Change of test accuracies and F1-scores for 4, 5, 6 minute-dataset for patients. The Markers in each figure indicate the highest accuracy and F1-score for its abnormal section.

5 Conclusion and Future Works

Prediction of AF is a crucial task to save the patient’s life because AF could lead to fatal diseases. In this paper, we attempted to predict the prelude of AF using DCNN. We trained VGG16 network to predict normal sinus rhythm and abnormal signals, and measured F1-scores for different length of abnormal states.
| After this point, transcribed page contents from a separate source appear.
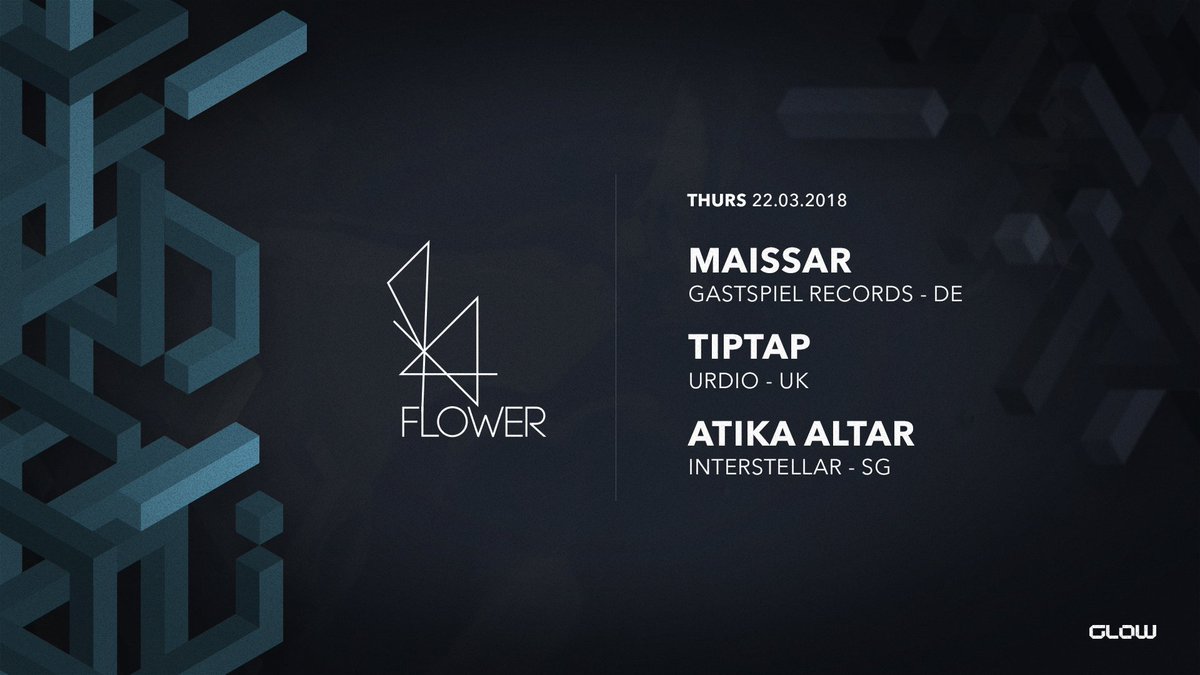 FLOWER

THURS 22.03.2018

MAISSAR
GASTSPIEL RECORDS - DE

TIPTAP
URDIO - UK

ATIKA ALTAR
INTERSTELLAR - SG

GLOW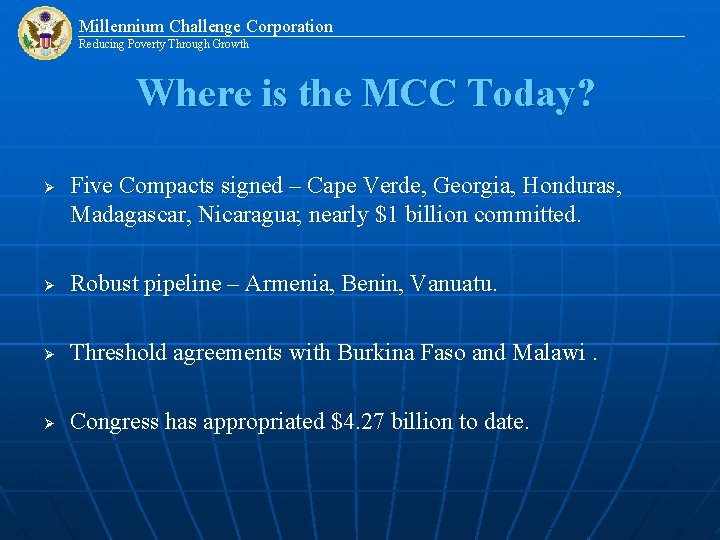 Millennium Challenge Corporation
Reducing Poverty Through Growth

Where is the MCC Today?

➢ Five Compacts signed – Cape Verde, Georgia, Honduras, Madagascar, Nicaragua; nearly \$1 billion committed.

➢ Robust pipeline – Armenia, Benin, Vanuatu.

➢ Threshold agreements with Burkina Faso and Malawi .

➢ Congress has appropriated \$4.27 billion to date.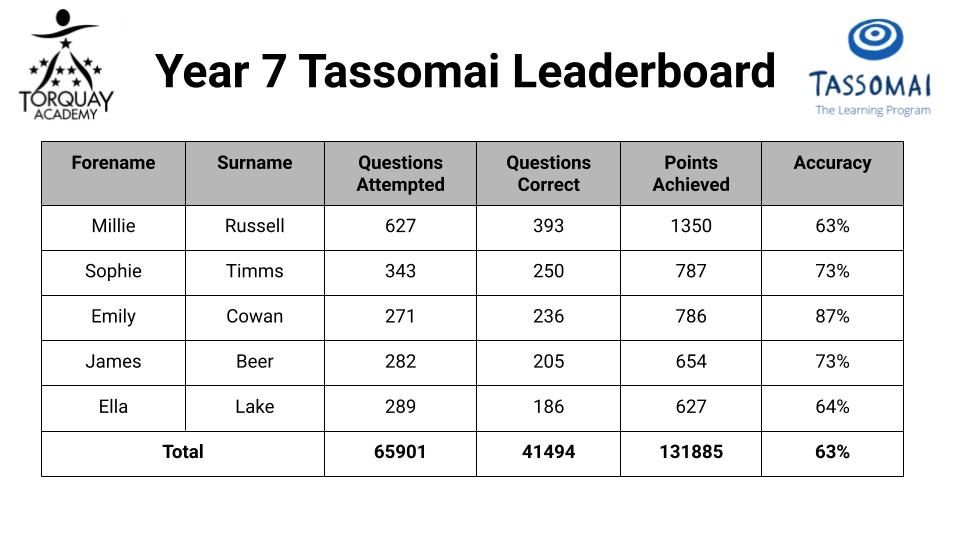 TORQUAY ACADEMY

Year 7 Tassomai Leaderboard

TASSOMAI
The Learning Program

| Forename | Surname | Questions Attempted | Questions Correct | Points Achieved | Accuracy |
|---|---|---|---|---|---|
| Millie | Russell | 627 | 393 | 1350 | 63% |
| Sophie | Timms | 343 | 250 | 787 | 73% |
| Emily | Cowan | 271 | 236 | 786 | 87% |
| James | Beer | 282 | 205 | 654 | 73% |
| Ella | Lake | 289 | 186 | 627 | 64% |
| Total | | 65901 | 41494 | 131885 | 63% |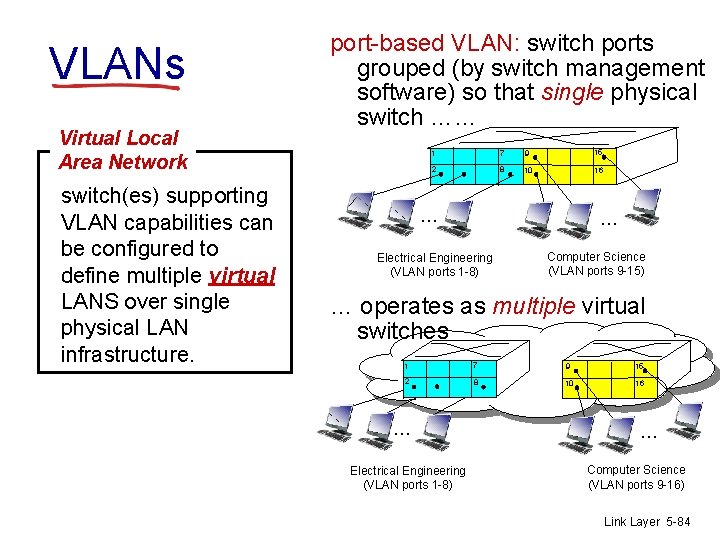 VLANs

Virtual Local Area Network

switch(es) supporting VLAN capabilities can be configured to define multiple virtual LANS over single physical LAN infrastructure.

port-based VLAN: switch ports grouped (by switch management software) so that single physical switch ……

1 7 9 15
2 8 10 16

...
...

Electrical Engineering
(VLAN ports 1-8)

Computer Science
(VLAN ports 9-15)

… operates as multiple virtual switches

1 7
2 8

9 15
10 16

...
...

Electrical Engineering
(VLAN ports 1-8)

Computer Science
(VLAN ports 9-16)

Link Layer 5-84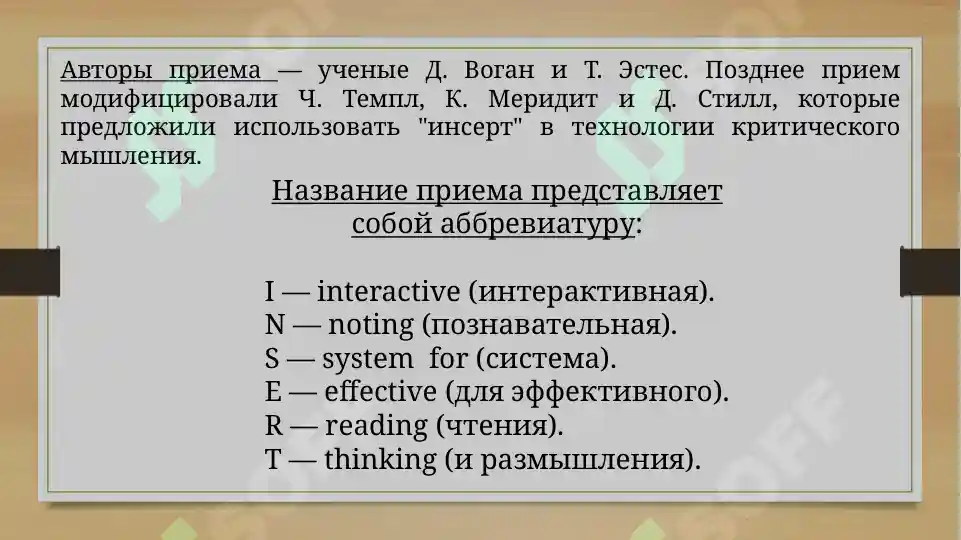 Авторы приема — ученые Д. Воган и Т. Эстес. Позднее прием модифицировали Ч. Темпл, К. Меридит и Д. Стилл, которые предложили использовать "инсерт" в технологии критического мышления.

Название приема представляет собой аббревиатуру:

I — interactive (интерактивная).
N — noting (познавательная).
S — system for (система).
E — effective (для эффективного).
R — reading (чтения).
T — thinking (и размышления).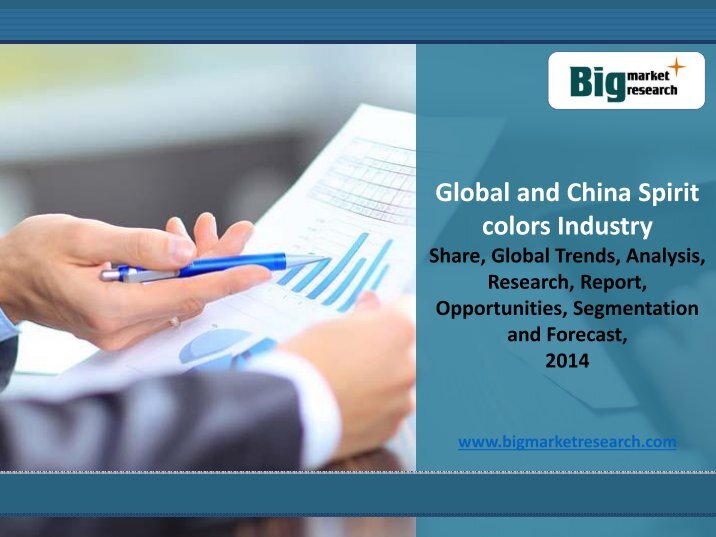 Big market research

Global and China Spirit colors Industry
Share, Global Trends, Analysis, Research, Report, Opportunities, Segmentation and Forecast, 2014

www.bigmarketresearch.com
The F1-score range of patients showed that it had subject specific discriminant patterns. DCNN suggests that there are some abnormal signals before AF that are difficult to distinguish from normal signals.

For future work, it is possible to analyze wider range of abnormal sections to explore F1-score dynamics and additional experiments with more patients can be considered. Also, we are considering a new DCNN learning algorithm to detect very sensitive variation of AF signals in normal and abnormal conditions. Finally, the research to automate the exploration of proper alert time is recommended.